Located in the United States
At my job, we take turns going on call each weekend. Being on call just involves being available to take calls and provide technical support. We get paid per call taken, in addition to a daily flat-rate for Friday, Saturday, and Sunday. I have been at this job for two years and I have never received a call while being “on-call”, though I have spent ~90 days on call while I've been here.
My training for being “on-call” was extremely poor. For the first year, I didn't even know that we got paid a flat rate per day. I was only told that we got paid for time spent on calls. At the beginning of the second year, there was an announcement that some of our rates were changing, and it was announced that we would receive $123 (not the actual number) per day while on-call. My understanding at the time was that this was new. I.e. we weren't getting a daily flat-rate previously, but now we are. At no point during my training or the announcement were there any instructions provided on how to report the days spent on-call for our pay stubs. We have a meeting every week where management would document who is going to be on-call, and I believed that this documentation was used to update our paychecks.
I recently discovered that there is a special process that we need to go through in order to report our on-call days in our payroll system in order to get paid for them. This is the first that I have heard of this, and I am currently owed over $8,000 in back-pay for my on-call days.

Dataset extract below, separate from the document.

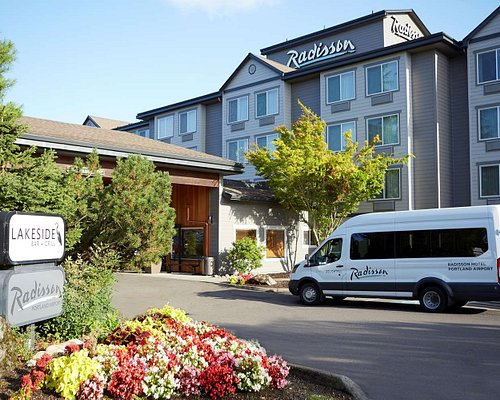 THE 10 CLOSEST Hotels to Holiday Inn Portland Airport (I-205) - Tripadvisor  - Find Hotels Near Holiday Inn Portland Airport (I-205)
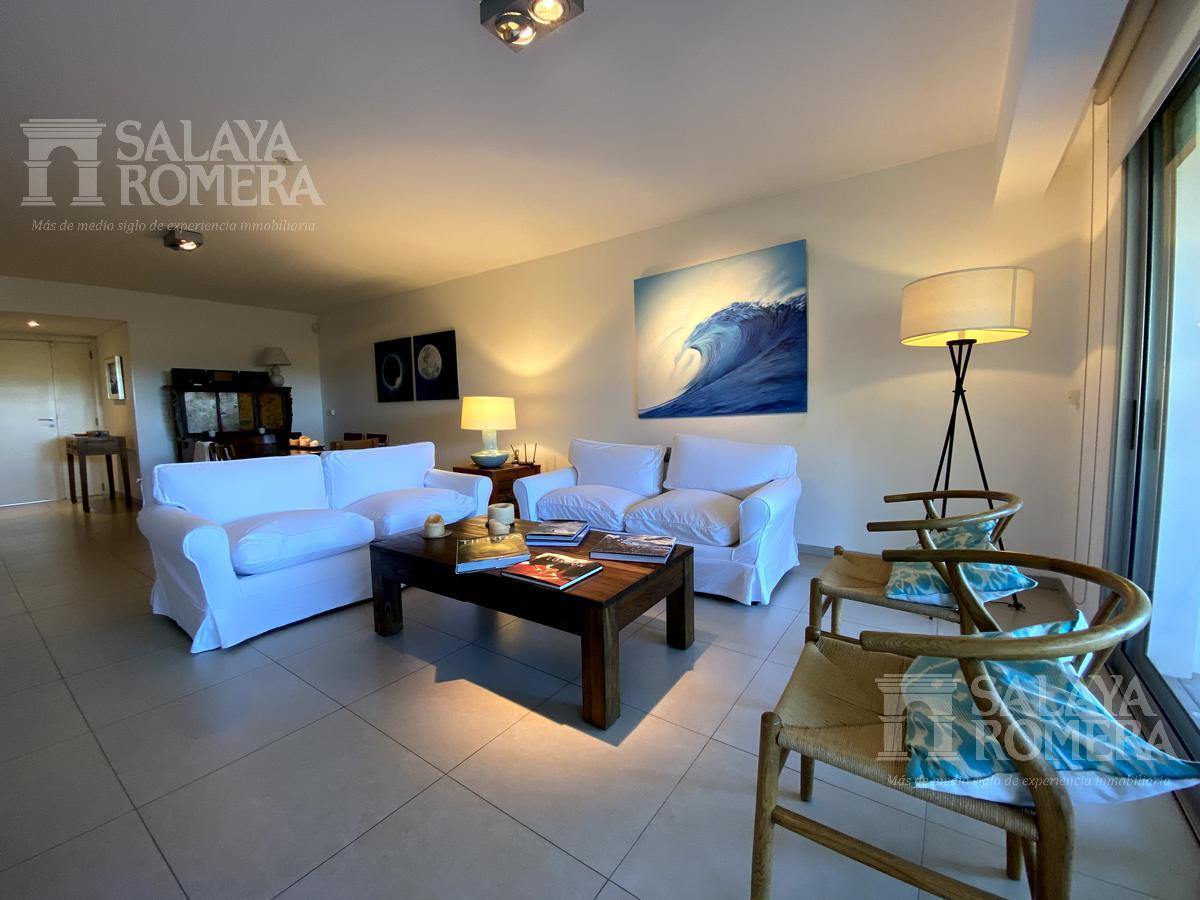 Foto Departamento en Venta | Alquiler temporario en  Playa Brava,  Punta del Este  Venta y  alquiler apartamento de  3 dormitorios 3 baños a metros de Playa Brava, Punta del Este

I spoke with my manager, and he said that he will set up a meeting with HR, but that they would most likely be unable to pay me, though they could offer me some PTO days instead. He also mentioned that all three of the other people in my team had the same issue at some point in time, yet nobody communicated this to me or thought to check with me to see if I was in the same boat. Needless to say, I am not okay with this. Is this legal? My company failed to train me in this process, failed to communicate that it exists, and failed to communicate that we even got paid-per day, and there is a documented history of this being an issue. I'm wondering whether or not this is legal, how hard I should push-back on them, and at what point should I talk to a lawyer?